3. What are some common examples of acclimatization in humans?
Common examples of acclimatization in humans include:
High Altitude Adjustment: When a person moves from sea level to a high-altitude area like the Rohtang Pass, their body compensates for lower oxygen levels by increasing red blood cell production, breathing rate, and altering haemoglobin's oxygen-binding capacity.
Heat Acclimatization: During summer, the body gradually adjusts to higher temperatures by starting to sweat earlier, increasing sweat rate, and reducing the salt concentration in sweat to conserve electrolytes.
Cold Acclimatization: In response to prolonged cold, the body can increase its metabolic rate to generate more heat and improve blood flow to the extremities to prevent tissue damage.
4. What are the main benefits or importance of acclimatization for an organism?
The primary benefit of acclimatization is enhanced survival and performance when an organism faces environmental stress. It allows the organism to maintain homeostasis (a stable internal state) despite external changes. By adjusting its physiology, an organism can continue to find food, reproduce, and avoid predation in conditions that would otherwise be harmful or fatal.
5. What environmental factors can trigger the process of acclimatization?
Several environmental factors can trigger acclimatization.
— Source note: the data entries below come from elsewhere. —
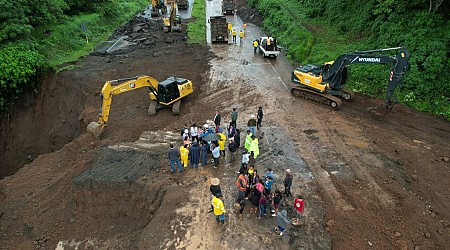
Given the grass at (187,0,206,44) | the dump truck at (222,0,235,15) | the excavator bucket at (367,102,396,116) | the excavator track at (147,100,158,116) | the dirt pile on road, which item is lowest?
the dirt pile on road

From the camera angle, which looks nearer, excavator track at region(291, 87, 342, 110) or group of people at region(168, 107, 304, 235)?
group of people at region(168, 107, 304, 235)

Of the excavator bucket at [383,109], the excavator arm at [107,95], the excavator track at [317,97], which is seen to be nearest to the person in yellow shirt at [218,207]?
the excavator arm at [107,95]

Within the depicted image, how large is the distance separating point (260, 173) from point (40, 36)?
24407 mm

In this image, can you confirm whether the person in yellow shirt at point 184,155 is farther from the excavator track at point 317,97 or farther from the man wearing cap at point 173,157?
the excavator track at point 317,97

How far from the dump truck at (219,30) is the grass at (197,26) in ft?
4.94

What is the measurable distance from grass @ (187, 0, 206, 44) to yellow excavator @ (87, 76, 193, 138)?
13.7 meters

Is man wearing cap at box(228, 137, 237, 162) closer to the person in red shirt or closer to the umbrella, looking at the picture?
the umbrella

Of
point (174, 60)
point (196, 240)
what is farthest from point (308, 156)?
point (174, 60)

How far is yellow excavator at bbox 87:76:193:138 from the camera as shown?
16.8 meters

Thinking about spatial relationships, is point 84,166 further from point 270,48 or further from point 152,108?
point 270,48

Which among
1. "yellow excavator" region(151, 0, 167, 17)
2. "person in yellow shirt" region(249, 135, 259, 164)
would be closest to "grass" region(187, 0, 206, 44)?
"yellow excavator" region(151, 0, 167, 17)

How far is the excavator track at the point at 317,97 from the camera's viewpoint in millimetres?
18766

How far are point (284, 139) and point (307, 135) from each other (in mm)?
1308

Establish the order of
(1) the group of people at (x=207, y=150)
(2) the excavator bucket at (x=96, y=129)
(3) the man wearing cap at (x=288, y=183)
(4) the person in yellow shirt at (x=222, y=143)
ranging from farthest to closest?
(2) the excavator bucket at (x=96, y=129), (4) the person in yellow shirt at (x=222, y=143), (1) the group of people at (x=207, y=150), (3) the man wearing cap at (x=288, y=183)
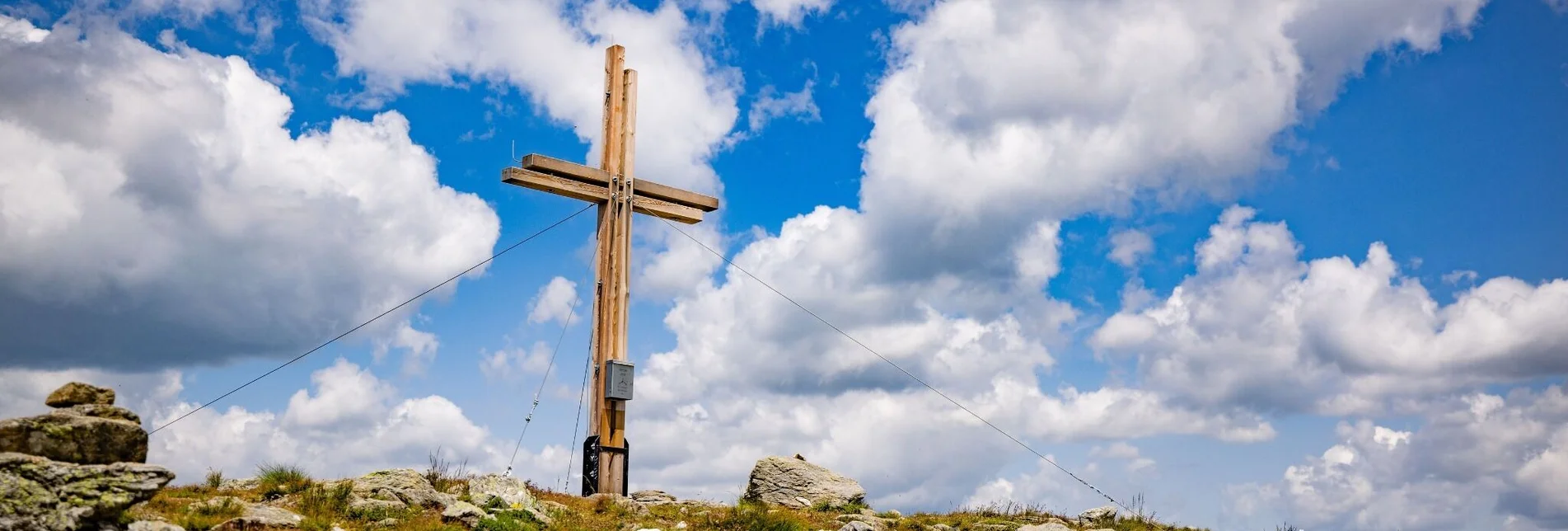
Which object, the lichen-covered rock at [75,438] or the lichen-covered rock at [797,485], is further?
the lichen-covered rock at [797,485]

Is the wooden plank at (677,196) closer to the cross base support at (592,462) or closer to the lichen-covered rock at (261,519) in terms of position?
the cross base support at (592,462)

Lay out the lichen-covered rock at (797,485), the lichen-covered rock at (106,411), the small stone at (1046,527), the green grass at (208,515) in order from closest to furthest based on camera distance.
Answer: the lichen-covered rock at (106,411), the green grass at (208,515), the small stone at (1046,527), the lichen-covered rock at (797,485)

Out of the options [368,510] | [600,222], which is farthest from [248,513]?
[600,222]

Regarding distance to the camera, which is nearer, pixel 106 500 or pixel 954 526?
pixel 106 500

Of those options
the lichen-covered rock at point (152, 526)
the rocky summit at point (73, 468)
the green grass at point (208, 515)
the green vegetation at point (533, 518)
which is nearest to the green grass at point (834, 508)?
the green vegetation at point (533, 518)

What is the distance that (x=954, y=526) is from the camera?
669 inches

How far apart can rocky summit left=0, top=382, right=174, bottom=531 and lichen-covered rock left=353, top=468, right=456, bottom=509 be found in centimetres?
334

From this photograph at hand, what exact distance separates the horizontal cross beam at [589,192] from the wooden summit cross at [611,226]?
0.05ft

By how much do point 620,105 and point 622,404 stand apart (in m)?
5.41

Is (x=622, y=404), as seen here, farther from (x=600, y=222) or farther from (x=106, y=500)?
(x=106, y=500)

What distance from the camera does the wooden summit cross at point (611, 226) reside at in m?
18.8

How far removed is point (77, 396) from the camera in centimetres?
1162

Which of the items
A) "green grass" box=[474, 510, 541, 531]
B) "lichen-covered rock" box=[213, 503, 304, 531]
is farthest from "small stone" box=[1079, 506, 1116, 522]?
"lichen-covered rock" box=[213, 503, 304, 531]

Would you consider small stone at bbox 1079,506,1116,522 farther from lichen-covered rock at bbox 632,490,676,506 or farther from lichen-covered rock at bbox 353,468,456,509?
lichen-covered rock at bbox 353,468,456,509
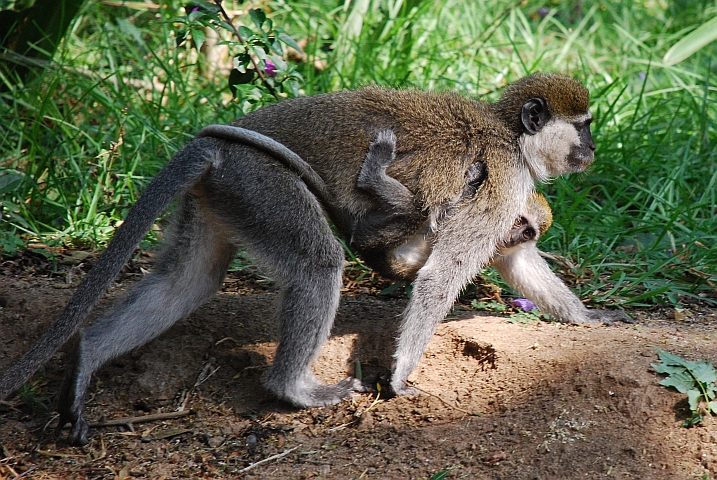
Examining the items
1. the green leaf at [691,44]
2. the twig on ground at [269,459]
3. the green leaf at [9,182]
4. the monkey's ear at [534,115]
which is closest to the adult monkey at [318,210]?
the monkey's ear at [534,115]

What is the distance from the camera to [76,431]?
3.73 m

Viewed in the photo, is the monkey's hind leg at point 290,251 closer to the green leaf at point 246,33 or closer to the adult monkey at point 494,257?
the adult monkey at point 494,257

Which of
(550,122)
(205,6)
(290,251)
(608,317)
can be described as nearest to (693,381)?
(608,317)

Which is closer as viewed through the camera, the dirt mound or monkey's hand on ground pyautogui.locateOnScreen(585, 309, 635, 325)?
the dirt mound

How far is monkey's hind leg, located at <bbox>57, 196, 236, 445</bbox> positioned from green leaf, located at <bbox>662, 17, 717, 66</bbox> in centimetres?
384

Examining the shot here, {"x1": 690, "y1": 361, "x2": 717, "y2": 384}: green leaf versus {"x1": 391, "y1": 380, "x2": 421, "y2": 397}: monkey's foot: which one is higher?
{"x1": 690, "y1": 361, "x2": 717, "y2": 384}: green leaf

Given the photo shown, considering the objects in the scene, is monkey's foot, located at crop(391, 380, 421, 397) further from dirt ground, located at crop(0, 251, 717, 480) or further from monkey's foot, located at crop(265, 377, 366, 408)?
monkey's foot, located at crop(265, 377, 366, 408)

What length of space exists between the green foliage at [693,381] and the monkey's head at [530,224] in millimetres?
1134

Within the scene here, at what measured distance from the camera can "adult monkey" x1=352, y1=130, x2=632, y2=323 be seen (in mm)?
4145

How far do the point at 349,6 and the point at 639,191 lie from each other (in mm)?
2949

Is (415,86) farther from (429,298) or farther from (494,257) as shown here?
(429,298)

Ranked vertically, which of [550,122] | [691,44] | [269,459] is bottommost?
[269,459]

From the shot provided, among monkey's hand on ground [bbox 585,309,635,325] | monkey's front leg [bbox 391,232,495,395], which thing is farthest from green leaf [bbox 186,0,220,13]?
monkey's hand on ground [bbox 585,309,635,325]

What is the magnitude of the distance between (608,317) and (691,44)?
2.73m
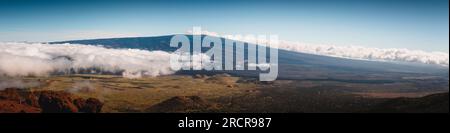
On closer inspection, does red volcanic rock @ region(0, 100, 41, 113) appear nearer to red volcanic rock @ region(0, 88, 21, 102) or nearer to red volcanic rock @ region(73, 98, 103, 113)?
red volcanic rock @ region(0, 88, 21, 102)

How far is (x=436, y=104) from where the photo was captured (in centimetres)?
11638

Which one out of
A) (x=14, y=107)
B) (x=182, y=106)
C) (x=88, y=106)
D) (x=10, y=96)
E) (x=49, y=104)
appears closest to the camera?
(x=14, y=107)

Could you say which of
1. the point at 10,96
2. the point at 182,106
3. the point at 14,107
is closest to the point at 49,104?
the point at 14,107

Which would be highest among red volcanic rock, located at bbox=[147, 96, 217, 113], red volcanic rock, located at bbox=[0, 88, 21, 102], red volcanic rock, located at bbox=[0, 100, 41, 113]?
red volcanic rock, located at bbox=[0, 88, 21, 102]

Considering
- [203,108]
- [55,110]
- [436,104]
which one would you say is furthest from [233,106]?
[436,104]

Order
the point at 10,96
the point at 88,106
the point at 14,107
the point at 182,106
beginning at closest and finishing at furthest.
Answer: the point at 14,107, the point at 88,106, the point at 182,106, the point at 10,96

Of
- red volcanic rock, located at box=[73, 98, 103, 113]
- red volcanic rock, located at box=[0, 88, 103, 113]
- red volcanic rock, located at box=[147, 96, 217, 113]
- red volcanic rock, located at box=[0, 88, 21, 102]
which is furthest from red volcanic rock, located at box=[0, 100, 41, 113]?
red volcanic rock, located at box=[147, 96, 217, 113]

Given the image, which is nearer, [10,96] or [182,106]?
[182,106]

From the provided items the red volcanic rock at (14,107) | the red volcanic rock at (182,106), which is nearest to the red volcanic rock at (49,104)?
the red volcanic rock at (14,107)

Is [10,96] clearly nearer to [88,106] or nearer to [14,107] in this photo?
[14,107]

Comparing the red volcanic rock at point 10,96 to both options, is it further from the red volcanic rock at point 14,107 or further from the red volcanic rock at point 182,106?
the red volcanic rock at point 182,106
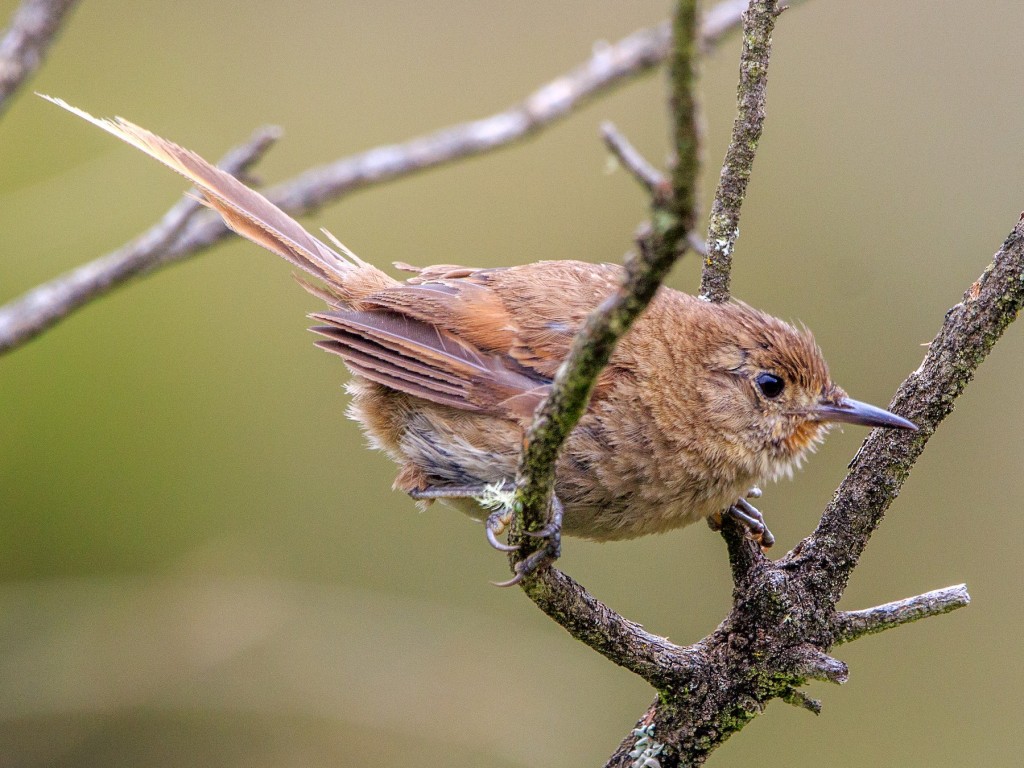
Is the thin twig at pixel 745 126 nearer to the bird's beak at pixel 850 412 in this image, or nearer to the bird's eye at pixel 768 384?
the bird's eye at pixel 768 384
The most common ones include:
Changes in altitude (affecting oxygen pressure)
Fluctuations in temperature (heat or cold)
Variations in humidity
Changes in photoperiod (length of day)
Shifts in environmental pH (especially for aquatic organisms)
6. How does the process of acclimatization to high altitude work biologically?
Biologically, acclimatization to high altitude is a multi-stage process to combat hypoxia (low oxygen). Initially, the breathing rate increases. Over days and weeks, the body starts a more significant adjustment: the kidneys produce more of the hormone erythropoietin (EPO), which stimulates the bone marrow to increase the production of red blood cells (RBCs). More RBCs mean a greater capacity to carry the limited oxygen available in the air, allowing the body to function more efficiently in the new environment.
7. Is acclimatization a permanent change in an organism?
No, acclimatization is not a permanent change. It is a reversible process. If the environmental conditions revert to the original state, the organism's body will also readjust. For instance, when a mountaineer who has acclimatized to high altitudes returns to sea level, their red blood cell count will gradually decrease back to normal levels over time.
8. Can acclimatization change an organism's DNA?
No, acclimatization does not change an organism's DNA. It is a phenotypic response, meaning it changes the organism's observable characteristics (like physiology or anatomy) but not its underlying genetic code (genotype). The ability to acclimatize is itself determined by genes, but the process of adjusting does not alter the genes themselves. Genetic changes occur over many generations through the process of adaptation.